WORK REQUEST:
Extract from the API documentation below the passage running from "- Both functions" to "at return time.", copying it word for word.

The API is used as follows:

- `msg` points to an array of `num_msg` `BIO_MSG` structures.

- Both functions have identical prototypes, and return the number of messages
  processed in the array. If no messages were sent due to an error, `-1` is
  returned. If an OS-level socket error occurs, a negative value `v` is
  returned. The caller should determine that `v` is an OS-level socket error by
  calling `BIO_IS_ERRNO(v)` and may obtain the OS-level socket error code by
  calling `BIO_UNPACK_ERRNO(v)`.

- `stride` must be set to `sizeof(BIO_MSG)`.

- `data` points to the buffer of data to be sent or to be filled with received
  data. `data_len` is the size of the buffer in bytes on call. If the
  given message in the array is processed (i.e., if the return value
  exceeds the index of that message in the array), `data_len` is updated
  to the actual amount of data sent or received at return time.

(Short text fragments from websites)
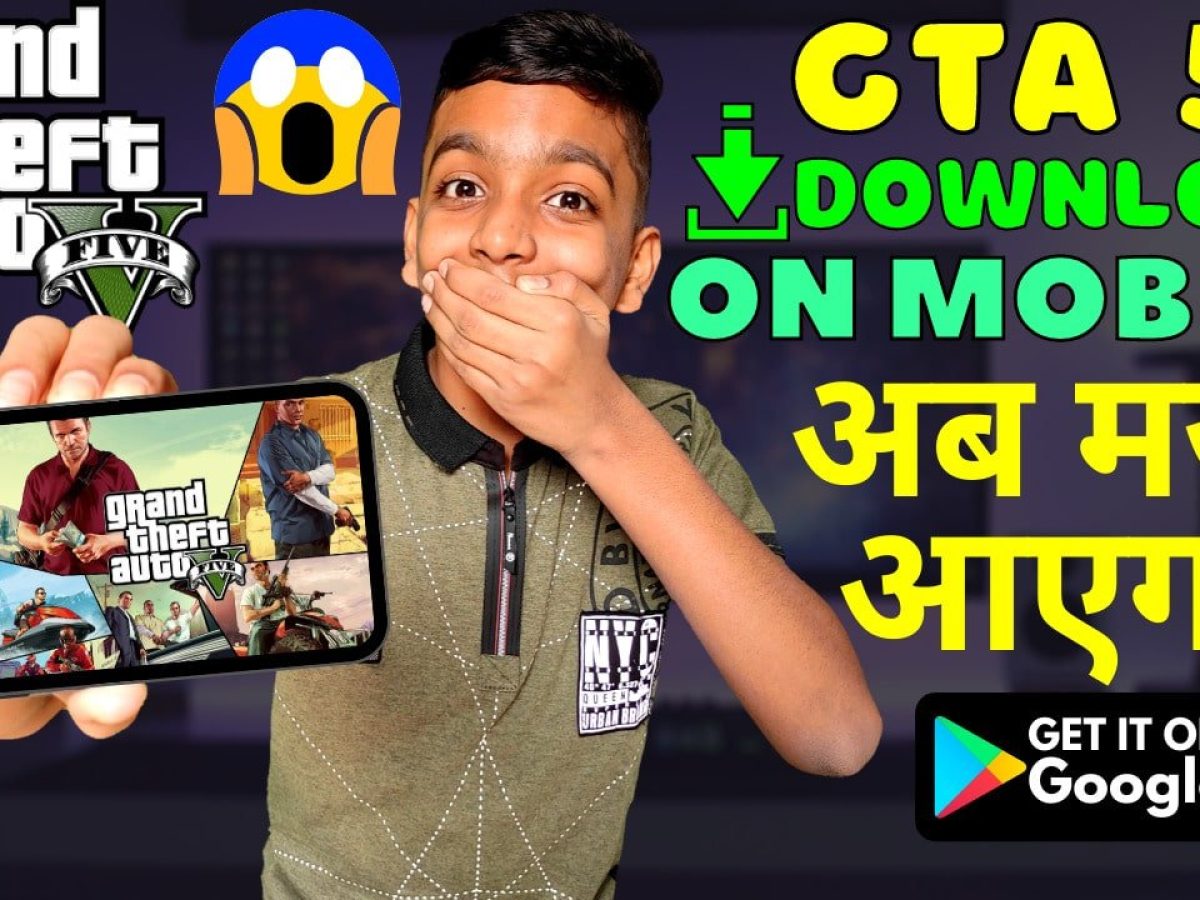 How To Download Gta 5 On Android Mobile Free 2021 ! 100% work download link  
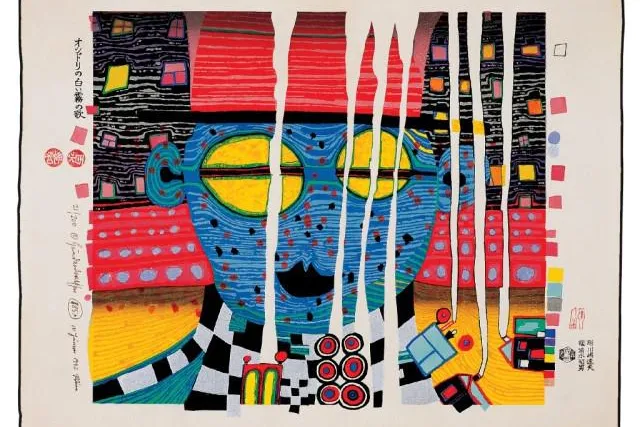 Bild: Hundertwasser-Ausstellung: Original Druckgrafik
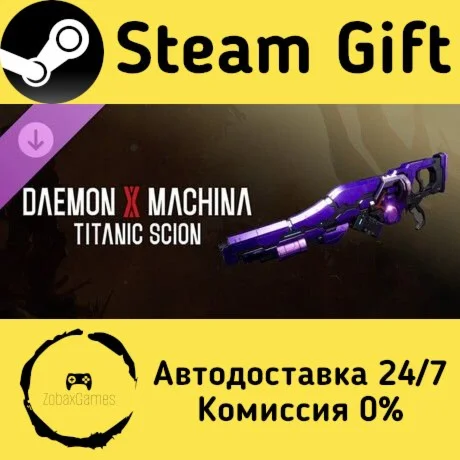 Daemon X Machina: Titanic Scion - Metallic Equipment -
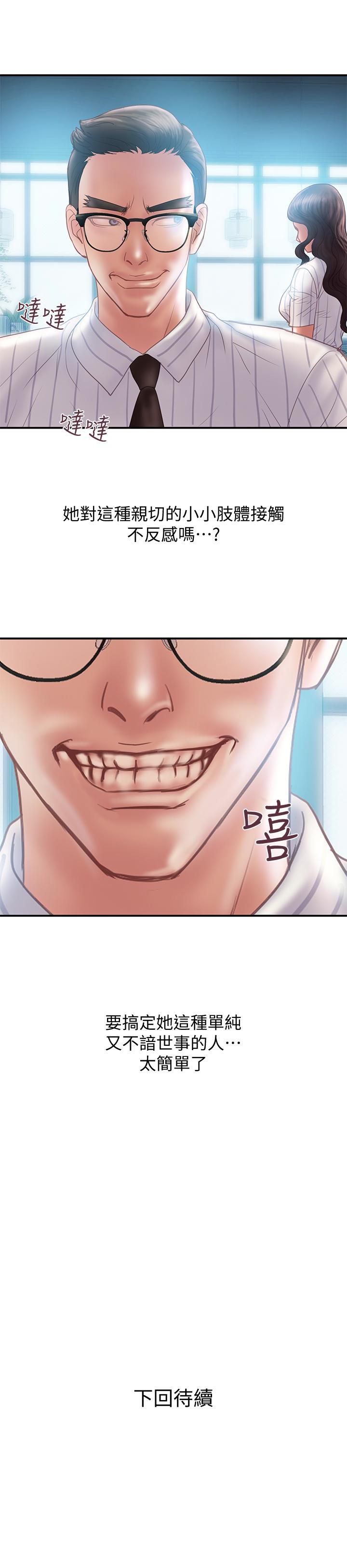 Have An Affair Raw Chapter 12 Page 34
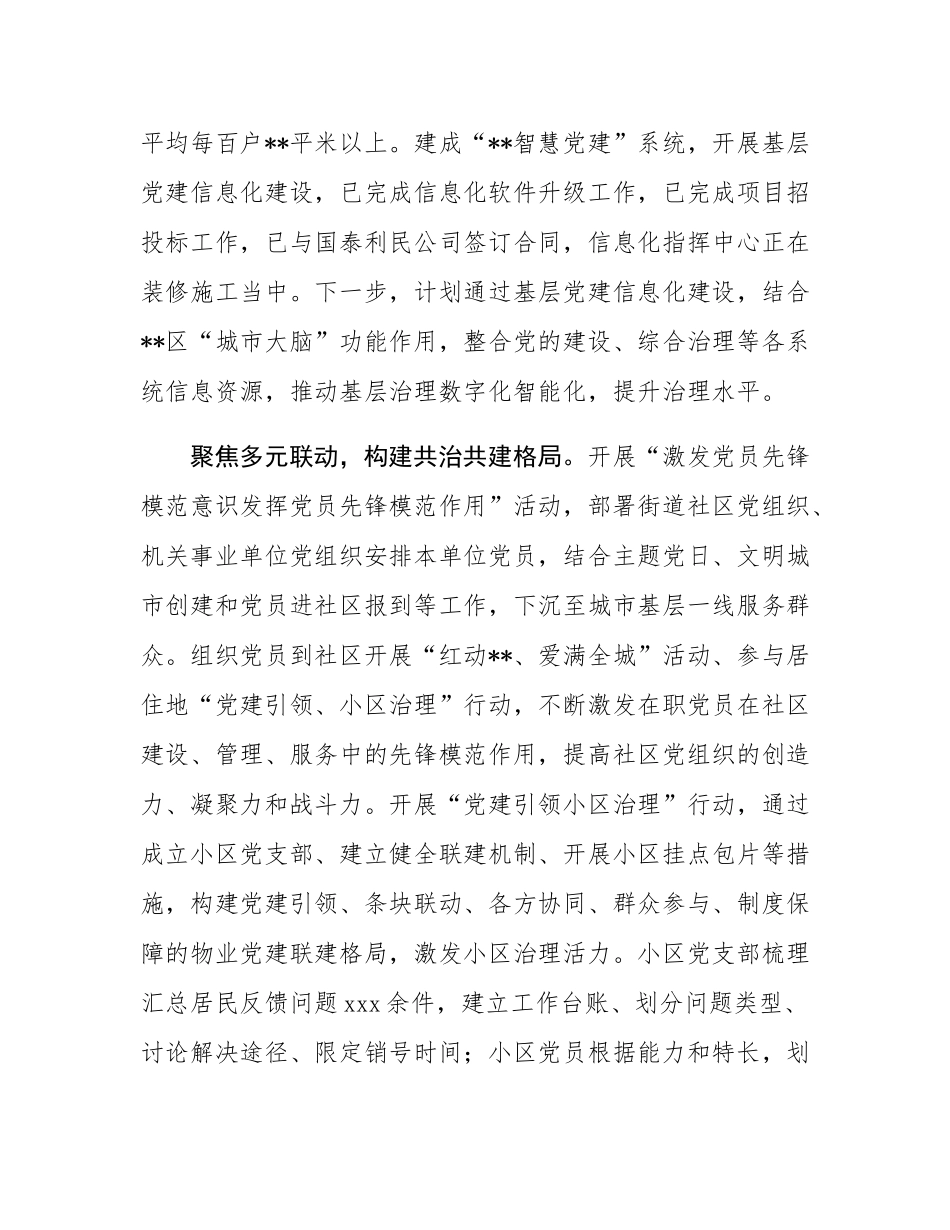 2024年县党建引领基层治理经验材料.docx_第3页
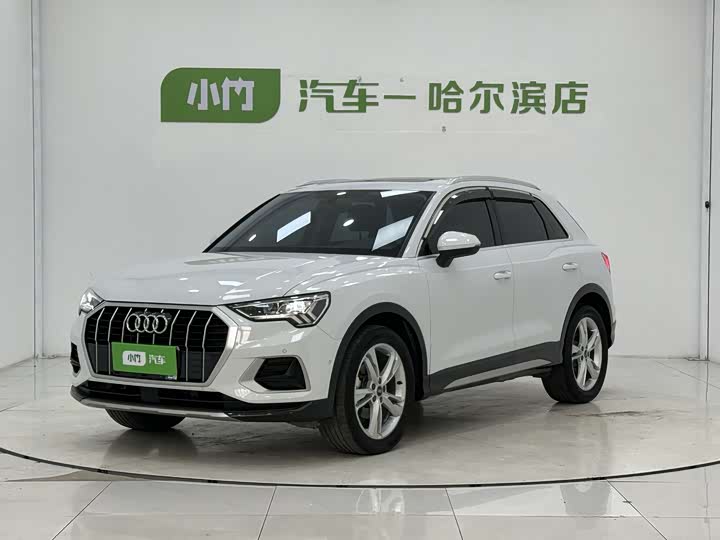2022 Audi Q3 2022 35 TFSI Fashionable and Elegant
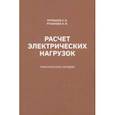 russische bücher: Мурашов Александр Олегович - Расчет электрических нагрузок. Практическое пособие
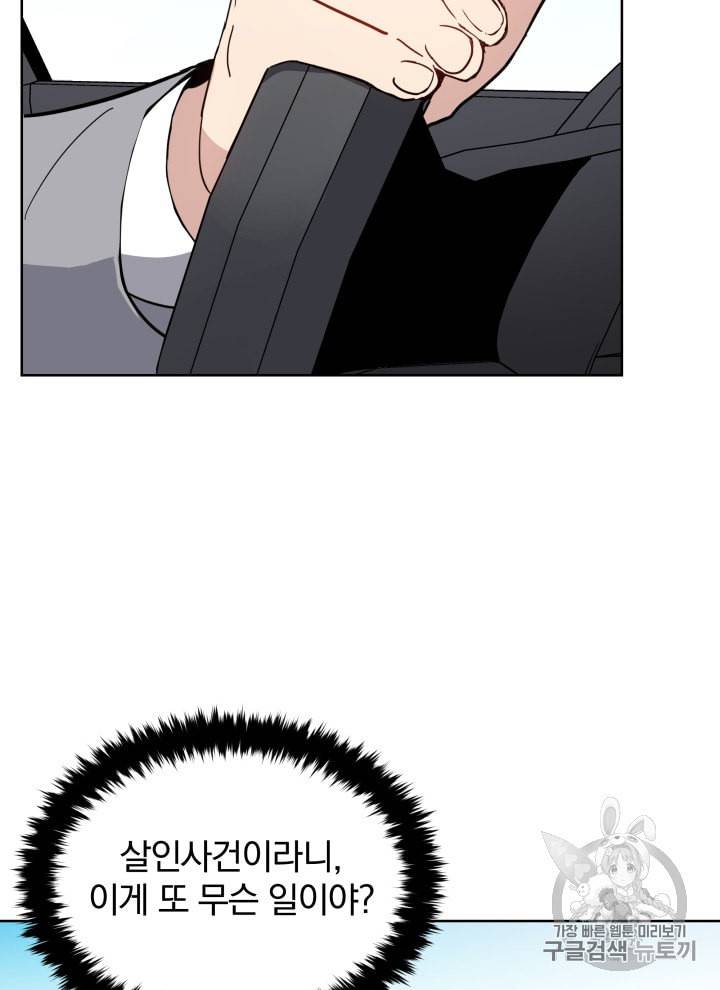 마존현세강림기 55화 2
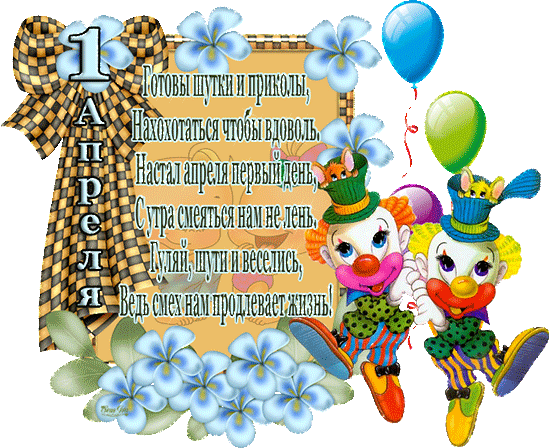 Открытки с 1 апреля скачать бесплатно. С 1 апреля анимационные открытки. 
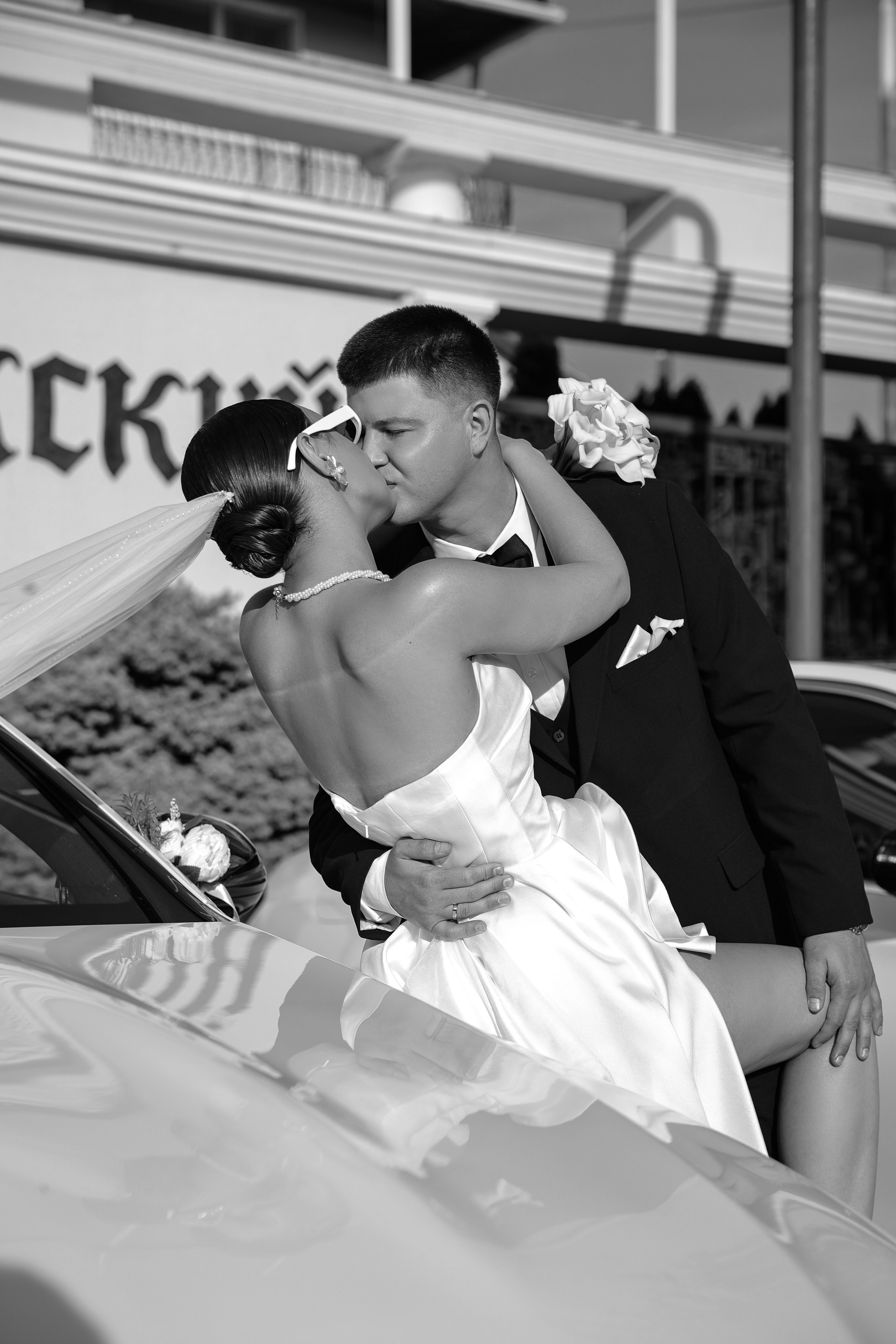 Яна и Олег. Анастасия Камал. Фотограф Саратов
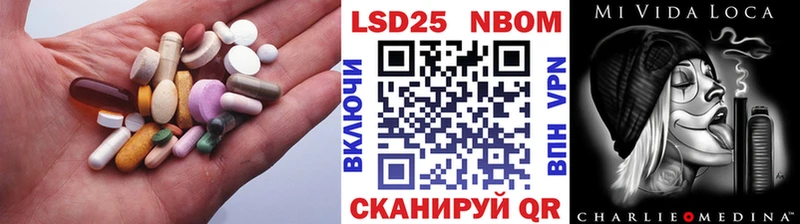 Лсд 25 экстази кислота  Купить  Бологое 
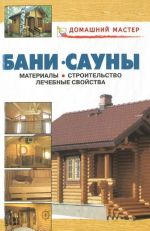 Бани. Сауны. Материалы, строительство, лечебные свойства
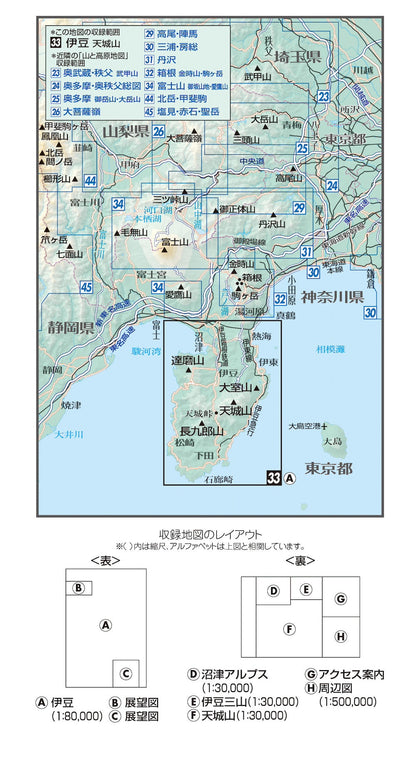 山と高原地図 伊豆 天城山 2026の画像2
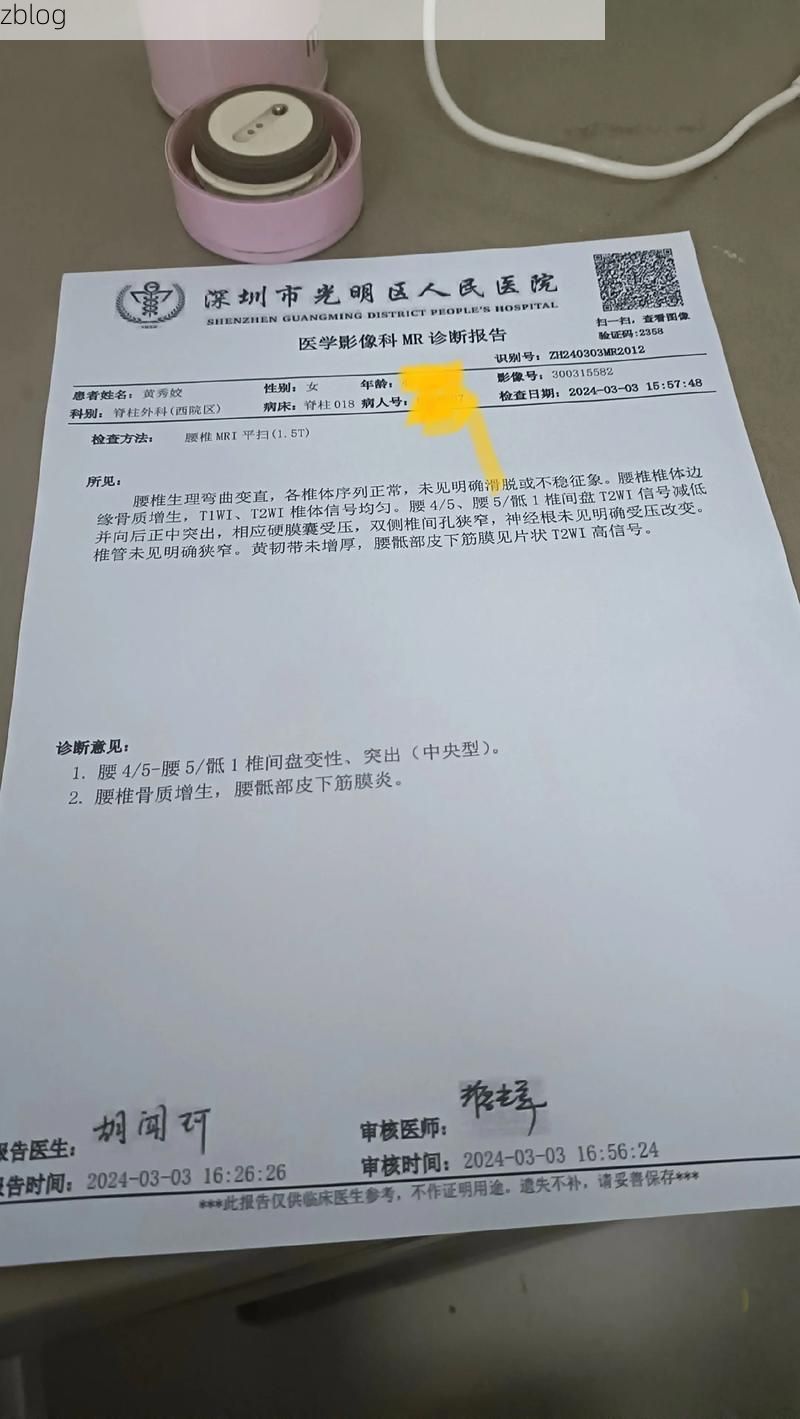 2022年3月25日龙陵县新增确诊病例情况_42731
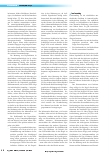 Vorschauseite 4: Umweltepidemiologie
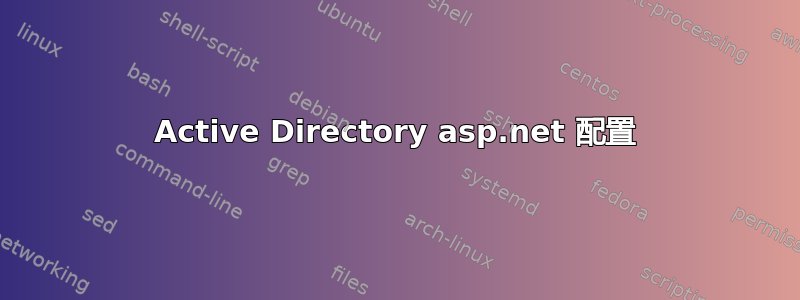 Active Directory asp.net 配置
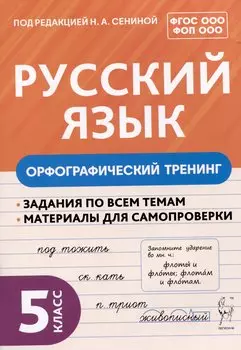 Русский язык. 5 класс. Орфографический тренинг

OUTPUT BELOW:
- Both functions have identical prototypes, and return the number of messages
  processed in the array. If no messages were sent due to an error, `-1` is
  returned. If an OS-level socket error occurs, a negative value `v` is
  returned. The caller should determine that `v` is an OS-level socket error by
  calling `BIO_IS_ERRNO(v)` and may obtain the OS-level socket error code by
  calling `BIO_UNPACK_ERRNO(v)`.

- `stride` must be set to `sizeof(BIO_MSG)`.

- `data` points to the buffer of data to be sent or to be filled with received
  data. `data_len` is the size of the buffer in bytes on call. If the
  given message in the array is processed (i.e., if the return value
  exceeds the index of that message in the array), `data_len` is updated
  to the actual amount of data sent or received at return time.